Structural Diversity and Physical Properties of Paramagnetic Molecular Conductors Based on Bis(ethylenedithio)tetrathiafulvalene (BEDT-TTF) and the Tris(chloranilato)ferrate(III) Complex

Electrocrystallization of bis­(ethylenedithio)­tetrathiafulvalene (BEDT-TTF) in the presence of the tris­(chloranilato)­ferrate­(III) [Fe­(Cl2An)3]3– paramagnetic chiral anion in different stoichiometric ratios and solvent mixtures afforded three different hybrid systems formulated as [BEDT-TTF]3[Fe­(Cl2An)3]·3CH2Cl2·H2O (1), δ-[BEDT-TTF]5[Fe­(Cl2An)3]·4H2O (2), and α‴-[BEDT-TTF]18[Fe­(Cl2An)3]3·3CH2Cl2·6H2O (3).

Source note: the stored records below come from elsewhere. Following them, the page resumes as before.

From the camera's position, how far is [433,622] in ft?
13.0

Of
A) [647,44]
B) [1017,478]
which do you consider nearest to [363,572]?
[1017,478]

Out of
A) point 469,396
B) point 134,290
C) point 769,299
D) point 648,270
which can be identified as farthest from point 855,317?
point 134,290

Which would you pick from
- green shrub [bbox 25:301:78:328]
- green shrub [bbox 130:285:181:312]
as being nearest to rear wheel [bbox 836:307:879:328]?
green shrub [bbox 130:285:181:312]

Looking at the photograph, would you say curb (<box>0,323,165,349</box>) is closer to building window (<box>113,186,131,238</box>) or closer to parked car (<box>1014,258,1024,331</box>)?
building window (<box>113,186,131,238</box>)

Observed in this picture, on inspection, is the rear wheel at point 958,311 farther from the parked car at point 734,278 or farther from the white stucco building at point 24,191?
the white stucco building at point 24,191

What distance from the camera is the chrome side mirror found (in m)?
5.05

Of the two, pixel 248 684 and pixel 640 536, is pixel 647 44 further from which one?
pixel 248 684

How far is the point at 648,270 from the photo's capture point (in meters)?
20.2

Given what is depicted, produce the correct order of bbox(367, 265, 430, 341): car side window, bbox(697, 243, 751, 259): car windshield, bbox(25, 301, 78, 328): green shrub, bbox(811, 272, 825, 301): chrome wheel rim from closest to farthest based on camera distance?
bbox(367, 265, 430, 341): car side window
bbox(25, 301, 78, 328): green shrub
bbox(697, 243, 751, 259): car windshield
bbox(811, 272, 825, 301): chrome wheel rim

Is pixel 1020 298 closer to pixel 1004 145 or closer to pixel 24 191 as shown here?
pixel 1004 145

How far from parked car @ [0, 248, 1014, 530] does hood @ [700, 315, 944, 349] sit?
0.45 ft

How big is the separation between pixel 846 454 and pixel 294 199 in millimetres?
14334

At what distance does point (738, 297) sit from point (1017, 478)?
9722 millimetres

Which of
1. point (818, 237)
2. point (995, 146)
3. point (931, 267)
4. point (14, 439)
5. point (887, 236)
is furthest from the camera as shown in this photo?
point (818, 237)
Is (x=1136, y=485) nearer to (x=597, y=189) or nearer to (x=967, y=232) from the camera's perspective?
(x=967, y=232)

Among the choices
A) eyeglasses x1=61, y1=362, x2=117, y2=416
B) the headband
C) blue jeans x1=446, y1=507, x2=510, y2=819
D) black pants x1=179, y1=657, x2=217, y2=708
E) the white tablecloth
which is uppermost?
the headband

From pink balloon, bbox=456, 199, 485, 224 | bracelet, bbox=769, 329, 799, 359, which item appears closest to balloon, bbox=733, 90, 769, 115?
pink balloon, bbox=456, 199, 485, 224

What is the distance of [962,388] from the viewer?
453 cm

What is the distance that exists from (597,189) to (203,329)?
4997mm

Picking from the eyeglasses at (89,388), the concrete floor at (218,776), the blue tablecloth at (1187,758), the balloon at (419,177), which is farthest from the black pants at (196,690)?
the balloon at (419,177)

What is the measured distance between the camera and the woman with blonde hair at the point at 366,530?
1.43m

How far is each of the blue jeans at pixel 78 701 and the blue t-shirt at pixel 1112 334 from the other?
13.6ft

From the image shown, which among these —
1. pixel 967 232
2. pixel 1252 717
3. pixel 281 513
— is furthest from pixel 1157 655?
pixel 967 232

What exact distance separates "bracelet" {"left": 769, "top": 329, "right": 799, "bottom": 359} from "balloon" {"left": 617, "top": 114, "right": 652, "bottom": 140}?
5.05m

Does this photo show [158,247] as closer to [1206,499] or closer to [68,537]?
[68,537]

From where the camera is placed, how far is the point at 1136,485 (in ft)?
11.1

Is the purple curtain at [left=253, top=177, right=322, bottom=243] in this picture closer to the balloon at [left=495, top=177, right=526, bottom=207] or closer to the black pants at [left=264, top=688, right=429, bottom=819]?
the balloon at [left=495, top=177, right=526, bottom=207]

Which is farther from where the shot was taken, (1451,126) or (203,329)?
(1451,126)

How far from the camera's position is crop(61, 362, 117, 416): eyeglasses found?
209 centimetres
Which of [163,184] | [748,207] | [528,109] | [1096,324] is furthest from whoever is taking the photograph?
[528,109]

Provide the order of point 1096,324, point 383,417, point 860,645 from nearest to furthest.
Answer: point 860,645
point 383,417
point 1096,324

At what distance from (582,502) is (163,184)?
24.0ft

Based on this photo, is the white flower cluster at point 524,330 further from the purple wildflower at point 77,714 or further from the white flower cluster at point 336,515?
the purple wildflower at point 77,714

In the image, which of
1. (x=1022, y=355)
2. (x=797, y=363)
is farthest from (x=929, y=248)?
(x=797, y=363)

Compound 1 presents an unusual structure without the typical alternating organic and inorganic layers, whereas compounds 2 and 3 show a segregated organic–inorganic crystal structure where layers formed by Λ and Δ enantiomers of the paramagnetic complex, together with dicationic BEDT-TTF dimers, alternate with layers where the donor molecules are arranged in the δ (2) and α‴ (3) packing motifs. Compound 1 behaves as a semiconductor with a much lower conductivity due to the not-layered structure and strong dimerization between the fully oxidized donors, whereas 2 and 3 show semiconducting behaviors with high room-temperature conductivities of ca. 2 S cm–1 and 8 S cm–1, respectively. The magnetic properties are dominated by the paramagnetic S = 5/2 [Fe­(Cl2An)3]3– anions whose high-spin character is confirmed by electron paramagnetic resonance and magnetic susceptibility measurements. The correlation between crystal structure and conductivity behavior was studied by means of tight-binding band structure calculations, which support the observed conducting properties.